We also have to think about the security when we sell our phone or trade in our phone for a newer model. This is something the security administrator usually manages through the use of an MDM, or a Mobile Device Manager. A similar deployment type is one called COPE. This is corporate owned but personally enabled. You’re still using the same single device for both corporate use and personal use, but instead of you purchasing a device and bringing it to work, your office is purchasing the device and letting you use it. This means you’ll use it as a corporate device and a personal device, but you only have to carry around one device.
Since the smartphone or the tablet is owned by the company, they have full control of everything that goes onto this device. This is very similar to a laptop or a desktop that’s assigned to you by your company. These are usually administered from your mobile device manager, so everything on this device is controlled by the organization, and they can decide what information is stored on the device, and what information can be deleted.

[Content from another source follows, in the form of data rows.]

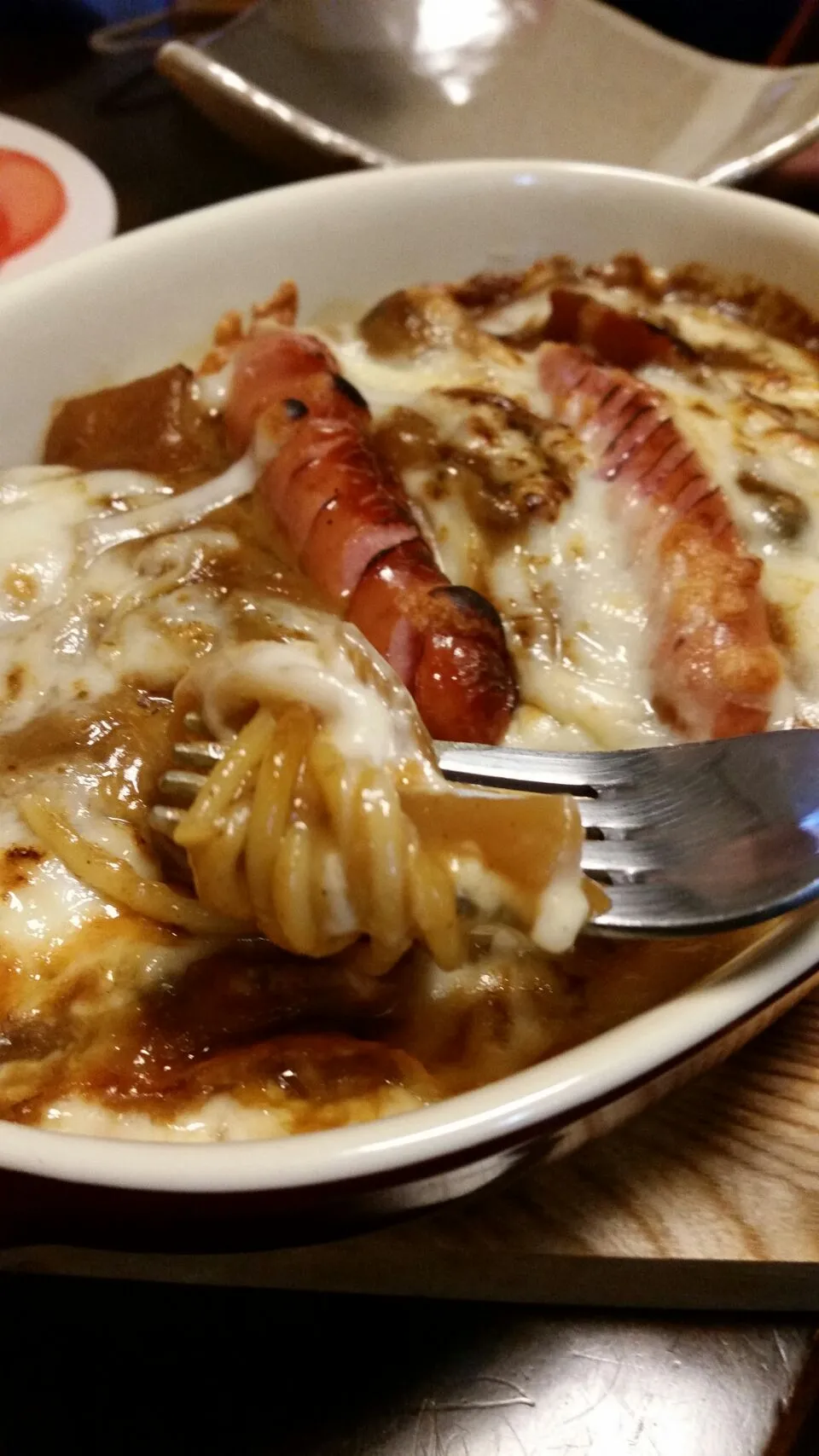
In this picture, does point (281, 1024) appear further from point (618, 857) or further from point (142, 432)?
point (142, 432)

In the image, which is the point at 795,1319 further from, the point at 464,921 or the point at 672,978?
the point at 464,921

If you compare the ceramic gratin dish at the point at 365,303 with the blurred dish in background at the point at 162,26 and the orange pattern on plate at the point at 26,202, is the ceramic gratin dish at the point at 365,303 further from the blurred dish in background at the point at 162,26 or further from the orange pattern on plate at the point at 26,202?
the blurred dish in background at the point at 162,26

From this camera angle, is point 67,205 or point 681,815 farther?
point 67,205

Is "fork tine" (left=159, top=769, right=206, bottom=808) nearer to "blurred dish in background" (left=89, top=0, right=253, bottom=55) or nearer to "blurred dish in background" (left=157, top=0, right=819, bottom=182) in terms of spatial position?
"blurred dish in background" (left=157, top=0, right=819, bottom=182)

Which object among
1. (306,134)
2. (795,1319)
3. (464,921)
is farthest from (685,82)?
(795,1319)

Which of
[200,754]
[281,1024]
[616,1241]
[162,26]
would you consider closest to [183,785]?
[200,754]

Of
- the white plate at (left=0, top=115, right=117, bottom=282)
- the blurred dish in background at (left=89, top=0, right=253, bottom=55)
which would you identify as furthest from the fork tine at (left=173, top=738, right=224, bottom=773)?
the blurred dish in background at (left=89, top=0, right=253, bottom=55)

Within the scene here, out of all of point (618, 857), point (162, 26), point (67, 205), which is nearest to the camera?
point (618, 857)
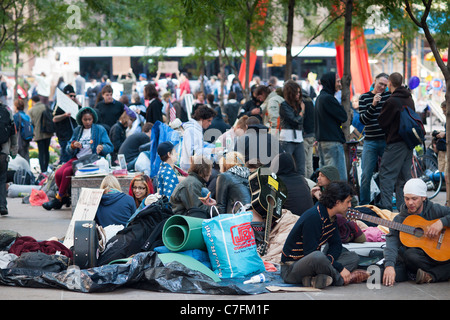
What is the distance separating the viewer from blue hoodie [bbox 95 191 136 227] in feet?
29.7

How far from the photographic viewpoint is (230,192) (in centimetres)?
861

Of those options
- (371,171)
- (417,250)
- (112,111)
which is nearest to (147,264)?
(417,250)

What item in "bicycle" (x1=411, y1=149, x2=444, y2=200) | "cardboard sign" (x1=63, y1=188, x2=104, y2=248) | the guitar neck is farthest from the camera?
"bicycle" (x1=411, y1=149, x2=444, y2=200)

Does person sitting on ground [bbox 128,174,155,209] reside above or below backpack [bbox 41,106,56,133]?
below

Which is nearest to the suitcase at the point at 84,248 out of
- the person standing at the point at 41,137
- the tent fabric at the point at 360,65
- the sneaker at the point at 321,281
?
the sneaker at the point at 321,281

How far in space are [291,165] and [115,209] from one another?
7.28 feet

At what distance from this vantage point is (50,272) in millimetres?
7078

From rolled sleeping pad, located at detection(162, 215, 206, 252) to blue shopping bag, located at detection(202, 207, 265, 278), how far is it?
10cm

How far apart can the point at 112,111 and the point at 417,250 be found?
30.9 feet

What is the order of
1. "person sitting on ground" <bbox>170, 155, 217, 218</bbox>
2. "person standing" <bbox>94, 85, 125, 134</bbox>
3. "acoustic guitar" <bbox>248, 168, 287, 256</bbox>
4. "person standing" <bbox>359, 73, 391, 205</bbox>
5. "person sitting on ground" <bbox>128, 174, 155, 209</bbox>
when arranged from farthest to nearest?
"person standing" <bbox>94, 85, 125, 134</bbox> < "person standing" <bbox>359, 73, 391, 205</bbox> < "person sitting on ground" <bbox>128, 174, 155, 209</bbox> < "person sitting on ground" <bbox>170, 155, 217, 218</bbox> < "acoustic guitar" <bbox>248, 168, 287, 256</bbox>

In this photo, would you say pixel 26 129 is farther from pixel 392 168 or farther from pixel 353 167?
pixel 392 168

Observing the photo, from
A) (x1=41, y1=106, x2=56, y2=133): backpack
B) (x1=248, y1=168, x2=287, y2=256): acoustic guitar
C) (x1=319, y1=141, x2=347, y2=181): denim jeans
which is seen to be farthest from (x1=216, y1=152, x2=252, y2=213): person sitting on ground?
(x1=41, y1=106, x2=56, y2=133): backpack

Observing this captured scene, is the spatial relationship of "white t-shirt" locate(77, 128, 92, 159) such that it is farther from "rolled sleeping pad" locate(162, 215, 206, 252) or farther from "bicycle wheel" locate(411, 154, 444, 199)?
"bicycle wheel" locate(411, 154, 444, 199)

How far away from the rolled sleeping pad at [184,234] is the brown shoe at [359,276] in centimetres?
151
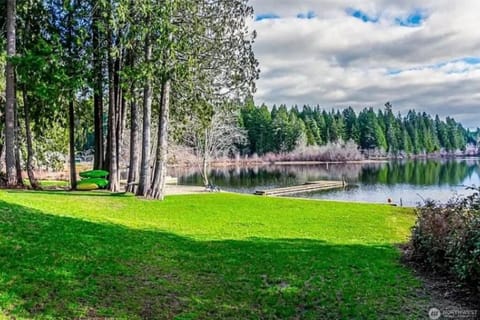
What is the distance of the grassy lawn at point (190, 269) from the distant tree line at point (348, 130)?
71.4 m

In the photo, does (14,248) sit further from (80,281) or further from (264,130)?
(264,130)

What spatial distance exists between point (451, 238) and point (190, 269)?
3805mm

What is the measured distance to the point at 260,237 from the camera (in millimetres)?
9414

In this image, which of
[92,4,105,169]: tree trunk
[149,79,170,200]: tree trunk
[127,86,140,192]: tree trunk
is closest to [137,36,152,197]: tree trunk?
[149,79,170,200]: tree trunk

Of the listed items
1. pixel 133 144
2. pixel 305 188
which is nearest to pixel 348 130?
pixel 305 188

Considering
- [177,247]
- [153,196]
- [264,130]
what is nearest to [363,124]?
[264,130]

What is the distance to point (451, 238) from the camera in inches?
239

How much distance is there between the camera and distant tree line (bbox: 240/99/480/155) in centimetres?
8400

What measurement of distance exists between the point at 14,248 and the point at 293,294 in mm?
3856

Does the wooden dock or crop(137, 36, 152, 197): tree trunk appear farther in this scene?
the wooden dock

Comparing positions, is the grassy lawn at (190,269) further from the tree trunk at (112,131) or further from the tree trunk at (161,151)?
the tree trunk at (112,131)

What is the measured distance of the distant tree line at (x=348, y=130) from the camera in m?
84.0

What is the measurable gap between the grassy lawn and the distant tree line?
7143 centimetres

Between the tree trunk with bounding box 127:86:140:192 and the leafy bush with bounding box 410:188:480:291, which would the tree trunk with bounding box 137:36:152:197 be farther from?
the leafy bush with bounding box 410:188:480:291
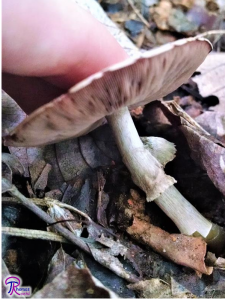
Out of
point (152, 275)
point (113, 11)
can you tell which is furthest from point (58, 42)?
point (113, 11)

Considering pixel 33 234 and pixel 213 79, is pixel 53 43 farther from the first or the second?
pixel 213 79

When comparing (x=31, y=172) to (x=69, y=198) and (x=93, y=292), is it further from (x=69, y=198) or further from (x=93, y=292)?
(x=93, y=292)

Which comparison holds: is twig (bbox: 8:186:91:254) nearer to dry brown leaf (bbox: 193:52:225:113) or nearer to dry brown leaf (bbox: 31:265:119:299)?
dry brown leaf (bbox: 31:265:119:299)

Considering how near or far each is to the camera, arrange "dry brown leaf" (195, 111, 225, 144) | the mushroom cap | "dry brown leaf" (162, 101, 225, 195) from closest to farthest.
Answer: the mushroom cap < "dry brown leaf" (162, 101, 225, 195) < "dry brown leaf" (195, 111, 225, 144)

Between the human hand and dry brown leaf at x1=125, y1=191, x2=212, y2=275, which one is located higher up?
the human hand

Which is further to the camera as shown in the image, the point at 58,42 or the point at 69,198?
the point at 69,198

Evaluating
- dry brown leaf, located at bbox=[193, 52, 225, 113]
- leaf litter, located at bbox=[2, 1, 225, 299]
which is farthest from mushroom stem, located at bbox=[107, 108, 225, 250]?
dry brown leaf, located at bbox=[193, 52, 225, 113]

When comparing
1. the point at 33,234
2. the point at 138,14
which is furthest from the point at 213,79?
the point at 33,234

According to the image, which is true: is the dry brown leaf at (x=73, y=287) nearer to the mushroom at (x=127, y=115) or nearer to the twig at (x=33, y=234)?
the twig at (x=33, y=234)
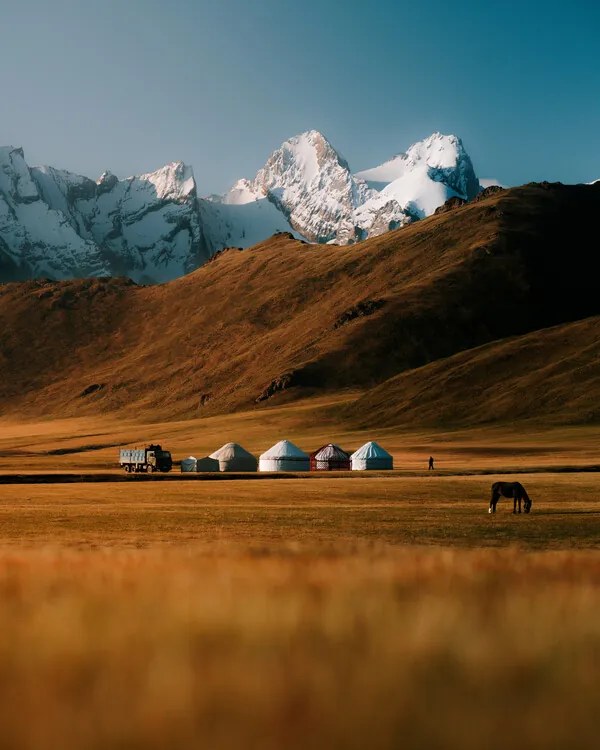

A similar deployment type to cope is the CYOD, or choose your own device. This is very similar to COPE where the organization chooses what device you’re going to carry around. With CYOD, you get to decide the device that you’re going to use, and then the organization purchases that device for you.
On those previous deployments, we used a single device, and that single device could be used for personal use or for corporate use. But there are times when you don’t want to have a single device used for both of those situations. One of these deployments would be something like a corporate owned deployment where the organization owns the device and you can’t use it for personal use. If you need your own smartphone for personal use, then you’ll need to purchase one yourself and carry around both your personal smartphone and your corporate owned smartphone. This is probably not the most common deployment type, but it might be the standard type used if your organization has a lot of data that they want to keep private, and they want to avoid having your personal data on these same devices.
Another mobile deployment type separates the data from the device. This would be VDI or VMI. That stands for Virtual Desktop Infrastructure, or Virtual Mobile Infrastructure. With VDI and VMI, you can separate both your applications and the data from the mobile device and have all of that information stored somewhere else. This would keep all of the data and app stored external from your mobile device and you would simply access all of those applications and data using some type of remote access software.
This means that all of your data is stored securely and separate from your mobile device, which means if you lose your mobile device, you’re not losing any of that data. You can easily replace the mobile device and simply reconnect to that data store that’s located somewhere else. This model works very well for the application developer, because they can build an app based on a single type of platform. This would be the VDI or VMI platform.
All of these devices that you’re using are simply connecting in usually through a remote desktop type of configuration and running the applications from there. This also makes it easier to manage the applications. You don’t have to worry about deploying new apps to everyone’s mobile phone. Instead, you would update a single application store at the VDI or VMI management server itself, and all of the devices connecting in are now using the new software.